Cartoonists Ted Rall and Matt Bors are headed to Afghanistan for a month of on-the-ground reporting. They are going to focus on talking to regular Afghans, looking at the human, everyday experience of the war.
They’re launching their trip from Dushanbe, where I live, so I met up with them today to talk about their trip. Here’s what I asked them:
Why are you doing this?
Ted: I’ve been interested in Afghanistan for 20 years. I went there for the first time in 1999. After the invasion in 2001, my interest in the country deepened. I have been watching the occupation and its progress – or lack of progress.
I am frustrated by the war reporting we get. I wanted to see the situation for myself, and find out how Afghans see things. Logistically, in terms of this particular trip, I have a book contract for a book on Afghanistan, and this is research for that book.
In a bigger sense, I think our responsibility as Americans is to look seriously at the country we’re occupying.
Matt: Ted asked me to come. And I have never been out of the US as an adult. The Afghanistan war has been going on for nine years, which is my entire adult life. I wanted to see the situation for myself instead of watching it on the news. I am helping pay for this occupation; I wanted to see it up close.

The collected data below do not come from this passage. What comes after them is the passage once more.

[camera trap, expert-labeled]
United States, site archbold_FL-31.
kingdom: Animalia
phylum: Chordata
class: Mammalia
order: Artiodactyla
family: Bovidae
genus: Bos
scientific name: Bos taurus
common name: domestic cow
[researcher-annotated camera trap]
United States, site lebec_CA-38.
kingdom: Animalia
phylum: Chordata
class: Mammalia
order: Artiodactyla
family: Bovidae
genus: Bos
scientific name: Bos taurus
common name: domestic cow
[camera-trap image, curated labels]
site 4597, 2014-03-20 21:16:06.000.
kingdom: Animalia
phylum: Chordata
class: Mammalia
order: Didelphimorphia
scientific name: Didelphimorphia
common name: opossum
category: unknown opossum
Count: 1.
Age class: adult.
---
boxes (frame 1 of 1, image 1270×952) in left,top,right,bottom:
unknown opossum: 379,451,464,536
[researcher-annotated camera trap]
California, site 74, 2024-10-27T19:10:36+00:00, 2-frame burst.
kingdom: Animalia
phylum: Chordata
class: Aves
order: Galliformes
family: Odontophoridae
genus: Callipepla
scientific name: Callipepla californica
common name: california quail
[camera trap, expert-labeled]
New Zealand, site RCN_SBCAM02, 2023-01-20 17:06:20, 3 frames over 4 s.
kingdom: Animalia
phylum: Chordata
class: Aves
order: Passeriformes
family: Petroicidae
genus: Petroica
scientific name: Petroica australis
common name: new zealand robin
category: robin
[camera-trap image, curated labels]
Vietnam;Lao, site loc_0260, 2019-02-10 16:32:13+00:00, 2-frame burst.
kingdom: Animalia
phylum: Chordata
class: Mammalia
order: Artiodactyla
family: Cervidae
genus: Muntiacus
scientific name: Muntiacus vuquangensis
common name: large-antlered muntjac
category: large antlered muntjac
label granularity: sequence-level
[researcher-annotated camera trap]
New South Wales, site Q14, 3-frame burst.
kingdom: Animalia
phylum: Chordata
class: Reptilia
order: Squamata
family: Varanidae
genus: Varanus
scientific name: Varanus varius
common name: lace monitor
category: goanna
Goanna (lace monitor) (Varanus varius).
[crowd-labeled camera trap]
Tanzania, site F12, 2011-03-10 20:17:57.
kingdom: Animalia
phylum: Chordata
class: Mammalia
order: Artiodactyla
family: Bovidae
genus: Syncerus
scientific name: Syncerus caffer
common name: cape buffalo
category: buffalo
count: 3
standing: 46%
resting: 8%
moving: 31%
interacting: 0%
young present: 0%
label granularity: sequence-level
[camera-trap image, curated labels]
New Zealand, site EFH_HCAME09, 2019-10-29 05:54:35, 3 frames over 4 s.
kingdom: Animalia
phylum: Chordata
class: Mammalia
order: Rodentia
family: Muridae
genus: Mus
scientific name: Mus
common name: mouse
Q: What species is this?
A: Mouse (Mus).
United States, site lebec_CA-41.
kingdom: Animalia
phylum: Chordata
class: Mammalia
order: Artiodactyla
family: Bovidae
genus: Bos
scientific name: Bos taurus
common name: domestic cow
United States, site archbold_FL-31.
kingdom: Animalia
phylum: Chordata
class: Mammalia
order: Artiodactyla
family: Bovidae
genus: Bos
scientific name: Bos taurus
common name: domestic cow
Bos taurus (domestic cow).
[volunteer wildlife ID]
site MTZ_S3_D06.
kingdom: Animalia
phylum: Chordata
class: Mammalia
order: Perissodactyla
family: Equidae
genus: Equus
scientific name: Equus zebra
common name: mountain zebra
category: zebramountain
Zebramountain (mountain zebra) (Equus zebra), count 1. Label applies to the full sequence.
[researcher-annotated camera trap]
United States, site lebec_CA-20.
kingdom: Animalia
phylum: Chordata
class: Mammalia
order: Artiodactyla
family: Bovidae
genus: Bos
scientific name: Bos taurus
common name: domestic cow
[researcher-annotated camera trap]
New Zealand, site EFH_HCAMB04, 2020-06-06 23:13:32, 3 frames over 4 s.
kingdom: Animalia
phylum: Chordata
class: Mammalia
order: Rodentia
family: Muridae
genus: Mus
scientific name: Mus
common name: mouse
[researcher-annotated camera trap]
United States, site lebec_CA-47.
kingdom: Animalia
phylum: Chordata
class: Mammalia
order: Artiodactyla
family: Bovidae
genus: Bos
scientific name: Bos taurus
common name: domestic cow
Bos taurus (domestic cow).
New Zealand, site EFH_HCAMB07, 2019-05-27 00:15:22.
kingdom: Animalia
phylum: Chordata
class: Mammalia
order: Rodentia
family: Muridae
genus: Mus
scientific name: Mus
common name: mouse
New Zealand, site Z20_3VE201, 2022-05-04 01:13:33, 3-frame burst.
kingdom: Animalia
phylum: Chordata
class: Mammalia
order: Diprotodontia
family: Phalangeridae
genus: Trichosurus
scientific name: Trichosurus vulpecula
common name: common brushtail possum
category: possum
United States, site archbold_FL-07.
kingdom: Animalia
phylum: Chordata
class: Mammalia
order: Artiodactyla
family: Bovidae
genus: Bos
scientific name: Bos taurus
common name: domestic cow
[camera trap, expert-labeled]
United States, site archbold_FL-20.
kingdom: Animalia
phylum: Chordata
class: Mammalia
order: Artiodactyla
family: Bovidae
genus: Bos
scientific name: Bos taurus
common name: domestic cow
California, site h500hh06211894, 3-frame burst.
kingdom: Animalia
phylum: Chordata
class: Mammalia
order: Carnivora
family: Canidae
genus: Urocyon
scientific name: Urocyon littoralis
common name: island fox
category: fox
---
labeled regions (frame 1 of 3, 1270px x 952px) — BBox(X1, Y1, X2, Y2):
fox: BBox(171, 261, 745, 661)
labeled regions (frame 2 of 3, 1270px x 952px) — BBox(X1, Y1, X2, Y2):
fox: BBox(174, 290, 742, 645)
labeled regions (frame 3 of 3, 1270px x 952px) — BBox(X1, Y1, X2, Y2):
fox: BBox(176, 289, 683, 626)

Do you think that your reports from the field will be different because you are cartoonists? Does reporting in a graphic form convey information differently?
Ted: I think cartoons are effective in unique way. They are less precise than photos and more precise than words. I have read a lot of graphic journalism – Joe Sacco, Guy Delisle – and it conveys a very strong sense of place.
Matt: I am not planning on breaking any news. I am planning on opinion and narrative pieces. I am not trying to break hard news or be an objective journalist. As a cartoonist, the experience of being on the ground yourself is invaluable. At the same time, filing from the ground isn’t really done in editorial cartoons. Most editorial cartoonists do the USO tour if they visit war zones.
What impact are you hoping for from this trip?
Matt: To provide a perspective to American’s that’s not based in Kabul or from an embed. In comic form. I want to create meaningful work. This will be the most important work I have done so far.
Ted: It’s too late, but I really hope some Americans reconsider the US role in Afghanistan. If most Americans really knew what their country was up to overseas they would care.
How does the killing of the medical team last week affect your plans?
Ted: We’ve certainly talked about it. But it’s not unprecedented. In 2002 we saw the deaths of UN employees. The Taliban massacred Iranian diplomats in 1998. This new awful event doesn’t change the security situation.
The thing that I hope makes us different is that we’re not proselytizing. The medical team had a cross as their logo, they had a Dari language bible. We are not doing that. I have interacted with the Taliban before, and I fully expect that I will on this trip. And I can’t say I feel 100% safe as a political cartoonist in the US. I’ve gotten more death threats in the US than anywhere else.